In seinem traditionellen Neujahrs-Pressegespräch am Donnerstag kündigte Brandenburgs Ministerpräsident Dietmar Woidke (SPD) an, er wolle »nicht so
weitermachen wie bisher«. Als er ins Detail ging, wurde rasch klar, dass dies nicht allzu wörtlich zu nehmen ist.
Woidke kostete noch einmal seinen knappen Sieg bei der Landtagswahl am 22. September aus. Als er den Triumph über die damals in den Umfragen weit vorn liegende AfD vor einem Jahr angekündigt habe, »haben einige von Ihnen sympathisch gelächelt«, sagte Woidke den versammelten Journalisten der Landespressekonferenz. Schließlich bekam die SPD 30,9 Prozent der Stimmen und die AfD 29,2 Prozent – um den Preis, dass Grüne, Linke und Freie Wähler an der Fünf-Prozent-Hürde scheiterten[1] und im Parlament nicht mehr vertreten sind.
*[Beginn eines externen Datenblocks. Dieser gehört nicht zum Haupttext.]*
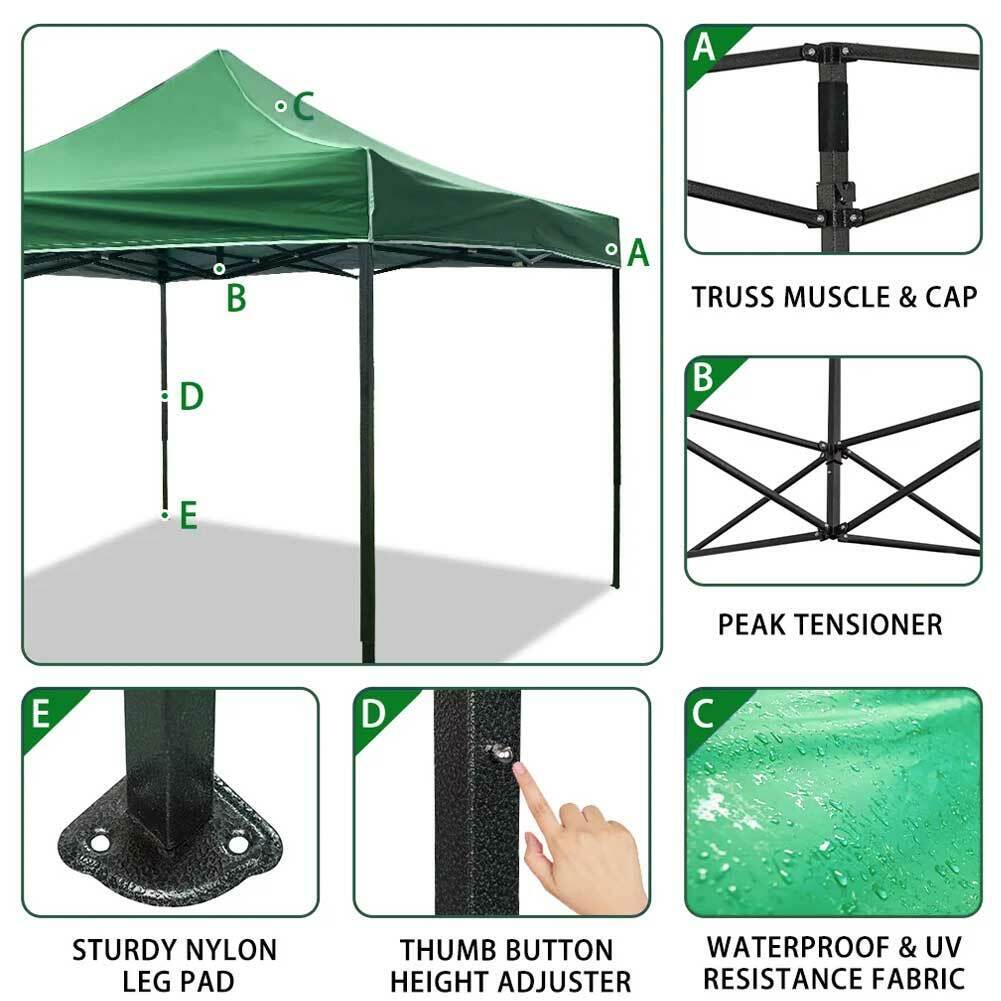 C
A
B
D
E

A
TRUSS MUSCLE & CAP

B
PEAK TENSIONER

E
STURDY NYLON LEG PAD

D
THUMB BUTTON HEIGHT ADJUSTER

C
WATERPROOF & UV RESISTANCE FABRIC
Im Dezember bildete die SPD eine Koalition mit dem Bündnis Sahra Wagenknecht (BSW). Beide Parteien haben im Landtag zusammen nur eine Mehrheit von zwei Stimmen. Erst im zweiten Wahlgang[2] wurde Woidke einmal mehr zum Ministerpräsidenten gewählt. Dennoch gab er sich am Donnerstag zuversichtlich, dass »ein Stück weit Stabilität« das Markenzeichen der neuen Landesregierung sein werde. Er lobte die Ministerriege als »junges Team« und sagte: »Wichtig ist die Teamarbeit.« Wesentlich sei, dass beide Koalitionspartner
für eine verbesserte Verteidigungsfähigkeit der Bundeswehr[3] seien. »So steht es im Koalitionsvertrag.«
Unbeirrt will Woidke die Energiewende vorantreiben, musste aber einräumen, dass Verbraucher in Brandenburg hohe Preise dafür bezahlen, dass hier relativ so viel mehr Windräder stehen als in den meisten anderen Bundesländern. Der verlangte Strompreis in Brandenburg ist aufgrund der Netzenetgelte für die verteilenden Stromtrassen der höchste in ganz Europa. Nicht zum ersten Mal sprach Woidke davon, dass die Kilowattstunde in Wahrheit nur acht bis neun Cent kosten müsste. Aber dieser Vorteil der an sich billigen Windenergie müsste bei den Menschen auch ankommen. Deutschland dürfe nicht noch stärker abhängig werden Atomenergie aus Frankreich und Kohlestrom aus Polen.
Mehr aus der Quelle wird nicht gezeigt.